(DATASET EXTRACT begins)

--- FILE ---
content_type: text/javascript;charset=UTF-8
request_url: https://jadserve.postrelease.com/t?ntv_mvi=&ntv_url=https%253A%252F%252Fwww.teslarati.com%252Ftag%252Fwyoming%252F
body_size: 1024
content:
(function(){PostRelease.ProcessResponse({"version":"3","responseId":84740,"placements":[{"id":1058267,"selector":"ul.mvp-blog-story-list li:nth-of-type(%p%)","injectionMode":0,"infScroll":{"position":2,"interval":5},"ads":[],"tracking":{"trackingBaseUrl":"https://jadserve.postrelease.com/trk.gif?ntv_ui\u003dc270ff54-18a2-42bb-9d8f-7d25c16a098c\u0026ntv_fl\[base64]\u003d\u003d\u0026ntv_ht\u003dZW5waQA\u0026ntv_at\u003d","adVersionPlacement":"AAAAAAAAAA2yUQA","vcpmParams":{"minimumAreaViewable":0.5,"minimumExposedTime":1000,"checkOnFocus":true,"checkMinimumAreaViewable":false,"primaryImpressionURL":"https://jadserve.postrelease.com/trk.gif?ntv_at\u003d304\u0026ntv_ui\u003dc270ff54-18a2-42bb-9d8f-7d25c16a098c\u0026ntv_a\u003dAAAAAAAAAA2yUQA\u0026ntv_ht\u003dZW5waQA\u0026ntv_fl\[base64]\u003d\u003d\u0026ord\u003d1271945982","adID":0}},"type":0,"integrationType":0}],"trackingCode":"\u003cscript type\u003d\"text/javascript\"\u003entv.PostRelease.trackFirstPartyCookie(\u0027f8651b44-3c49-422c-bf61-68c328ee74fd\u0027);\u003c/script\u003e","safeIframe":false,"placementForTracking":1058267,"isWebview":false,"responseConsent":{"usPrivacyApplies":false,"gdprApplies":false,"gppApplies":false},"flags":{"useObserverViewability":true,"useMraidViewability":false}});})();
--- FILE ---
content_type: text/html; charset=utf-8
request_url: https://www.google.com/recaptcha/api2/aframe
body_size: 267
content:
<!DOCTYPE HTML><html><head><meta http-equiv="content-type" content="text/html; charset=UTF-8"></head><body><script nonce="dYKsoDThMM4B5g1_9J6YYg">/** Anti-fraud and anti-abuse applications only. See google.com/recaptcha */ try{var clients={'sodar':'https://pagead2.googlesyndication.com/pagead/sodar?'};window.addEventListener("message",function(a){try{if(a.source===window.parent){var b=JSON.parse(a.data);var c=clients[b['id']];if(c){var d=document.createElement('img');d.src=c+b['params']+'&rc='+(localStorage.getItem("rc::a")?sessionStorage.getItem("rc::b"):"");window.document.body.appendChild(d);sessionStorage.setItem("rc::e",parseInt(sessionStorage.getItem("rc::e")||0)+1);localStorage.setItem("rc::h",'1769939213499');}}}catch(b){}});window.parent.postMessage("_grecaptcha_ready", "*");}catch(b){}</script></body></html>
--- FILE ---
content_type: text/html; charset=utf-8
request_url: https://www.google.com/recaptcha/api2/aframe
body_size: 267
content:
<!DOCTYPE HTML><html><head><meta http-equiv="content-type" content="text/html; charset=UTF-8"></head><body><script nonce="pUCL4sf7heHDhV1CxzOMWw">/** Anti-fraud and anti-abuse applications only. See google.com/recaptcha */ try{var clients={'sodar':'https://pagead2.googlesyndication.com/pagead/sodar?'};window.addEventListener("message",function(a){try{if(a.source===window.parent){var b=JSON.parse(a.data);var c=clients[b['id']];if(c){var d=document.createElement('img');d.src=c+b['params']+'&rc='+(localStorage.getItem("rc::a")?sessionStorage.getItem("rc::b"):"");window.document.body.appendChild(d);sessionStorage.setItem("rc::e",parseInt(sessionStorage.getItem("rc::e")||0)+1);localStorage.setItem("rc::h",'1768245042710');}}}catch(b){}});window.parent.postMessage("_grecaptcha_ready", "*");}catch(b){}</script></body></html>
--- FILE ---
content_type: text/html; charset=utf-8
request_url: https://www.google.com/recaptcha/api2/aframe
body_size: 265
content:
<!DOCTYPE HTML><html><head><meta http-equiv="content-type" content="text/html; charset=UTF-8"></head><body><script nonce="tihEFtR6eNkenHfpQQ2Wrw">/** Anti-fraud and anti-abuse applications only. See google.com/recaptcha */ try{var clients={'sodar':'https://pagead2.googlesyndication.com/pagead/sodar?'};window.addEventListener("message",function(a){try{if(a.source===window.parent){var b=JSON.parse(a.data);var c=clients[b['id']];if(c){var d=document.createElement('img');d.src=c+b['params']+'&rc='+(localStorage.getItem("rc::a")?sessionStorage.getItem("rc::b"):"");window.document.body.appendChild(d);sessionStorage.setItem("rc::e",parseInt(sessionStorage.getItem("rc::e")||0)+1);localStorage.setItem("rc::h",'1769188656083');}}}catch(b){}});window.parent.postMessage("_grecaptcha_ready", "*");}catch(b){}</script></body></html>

(DATASET EXTRACT ends)

## ACTIVITY:
Please write out the data again exactly as it stands.

## SOLUTION TO THIS TASK:
--- FILE ---
content_type: text/javascript;charset=UTF-8
request_url: https://jadserve.postrelease.com/t?ntv_mvi=&ntv_url=https%253A%252F%252Fwww.teslarati.com%252Ftag%252Fwyoming%252F
body_size: 1024
content:
(function(){PostRelease.ProcessResponse({"version":"3","responseId":84740,"placements":[{"id":1058267,"selector":"ul.mvp-blog-story-list li:nth-of-type(%p%)","injectionMode":0,"infScroll":{"position":2,"interval":5},"ads":[],"tracking":{"trackingBaseUrl":"https://jadserve.postrelease.com/trk.gif?ntv_ui\u003dc270ff54-18a2-42bb-9d8f-7d25c16a098c\u0026ntv_fl\[base64]\u003d\u003d\u0026ntv_ht\u003dZW5waQA\u0026ntv_at\u003d","adVersionPlacement":"AAAAAAAAAA2yUQA","vcpmParams":{"minimumAreaViewable":0.5,"minimumExposedTime":1000,"checkOnFocus":true,"checkMinimumAreaViewable":false,"primaryImpressionURL":"https://jadserve.postrelease.com/trk.gif?ntv_at\u003d304\u0026ntv_ui\u003dc270ff54-18a2-42bb-9d8f-7d25c16a098c\u0026ntv_a\u003dAAAAAAAAAA2yUQA\u0026ntv_ht\u003dZW5waQA\u0026ntv_fl\[base64]\u003d\u003d\u0026ord\u003d1271945982","adID":0}},"type":0,"integrationType":0}],"trackingCode":"\u003cscript type\u003d\"text/javascript\"\u003entv.PostRelease.trackFirstPartyCookie(\u0027f8651b44-3c49-422c-bf61-68c328ee74fd\u0027);\u003c/script\u003e","safeIframe":false,"placementForTracking":1058267,"isWebview":false,"responseConsent":{"usPrivacyApplies":false,"gdprApplies":false,"gppApplies":false},"flags":{"useObserverViewability":true,"useMraidViewability":false}});})();
--- FILE ---
content_type: text/html; charset=utf-8
request_url: https://www.google.com/recaptcha/api2/aframe
body_size: 267
content:
<!DOCTYPE HTML><html><head><meta http-equiv="content-type" content="text/html; charset=UTF-8"></head><body><script nonce="dYKsoDThMM4B5g1_9J6YYg">/** Anti-fraud and anti-abuse applications only. See google.com/recaptcha */ try{var clients={'sodar':'https://pagead2.googlesyndication.com/pagead/sodar?'};window.addEventListener("message",function(a){try{if(a.source===window.parent){var b=JSON.parse(a.data);var c=clients[b['id']];if(c){var d=document.createElement('img');d.src=c+b['params']+'&rc='+(localStorage.getItem("rc::a")?sessionStorage.getItem("rc::b"):"");window.document.body.appendChild(d);sessionStorage.setItem("rc::e",parseInt(sessionStorage.getItem("rc::e")||0)+1);localStorage.setItem("rc::h",'1769939213499');}}}catch(b){}});window.parent.postMessage("_grecaptcha_ready", "*");}catch(b){}</script></body></html>
--- FILE ---
content_type: text/html; charset=utf-8
request_url: https://www.google.com/recaptcha/api2/aframe
body_size: 267
content:
<!DOCTYPE HTML><html><head><meta http-equiv="content-type" content="text/html; charset=UTF-8"></head><body><script nonce="pUCL4sf7heHDhV1CxzOMWw">/** Anti-fraud and anti-abuse applications only. See google.com/recaptcha */ try{var clients={'sodar':'https://pagead2.googlesyndication.com/pagead/sodar?'};window.addEventListener("message",function(a){try{if(a.source===window.parent){var b=JSON.parse(a.data);var c=clients[b['id']];if(c){var d=document.createElement('img');d.src=c+b['params']+'&rc='+(localStorage.getItem("rc::a")?sessionStorage.getItem("rc::b"):"");window.document.body.appendChild(d);sessionStorage.setItem("rc::e",parseInt(sessionStorage.getItem("rc::e")||0)+1);localStorage.setItem("rc::h",'1768245042710');}}}catch(b){}});window.parent.postMessage("_grecaptcha_ready", "*");}catch(b){}</script></body></html>
--- FILE ---
content_type: text/html; charset=utf-8
request_url: https://www.google.com/recaptcha/api2/aframe
body_size: 265
content:
<!DOCTYPE HTML><html><head><meta http-equiv="content-type" content="text/html; charset=UTF-8"></head><body><script nonce="tihEFtR6eNkenHfpQQ2Wrw">/** Anti-fraud and anti-abuse applications only. See google.com/recaptcha */ try{var clients={'sodar':'https://pagead2.googlesyndication.com/pagead/sodar?'};window.addEventListener("message",function(a){try{if(a.source===window.parent){var b=JSON.parse(a.data);var c=clients[b['id']];if(c){var d=document.createElement('img');d.src=c+b['params']+'&rc='+(localStorage.getItem("rc::a")?sessionStorage.getItem("rc::b"):"");window.document.body.appendChild(d);sessionStorage.setItem("rc::e",parseInt(sessionStorage.getItem("rc::e")||0)+1);localStorage.setItem("rc::h",'1769188656083');}}}catch(b){}});window.parent.postMessage("_grecaptcha_ready", "*");}catch(b){}</script></body></html>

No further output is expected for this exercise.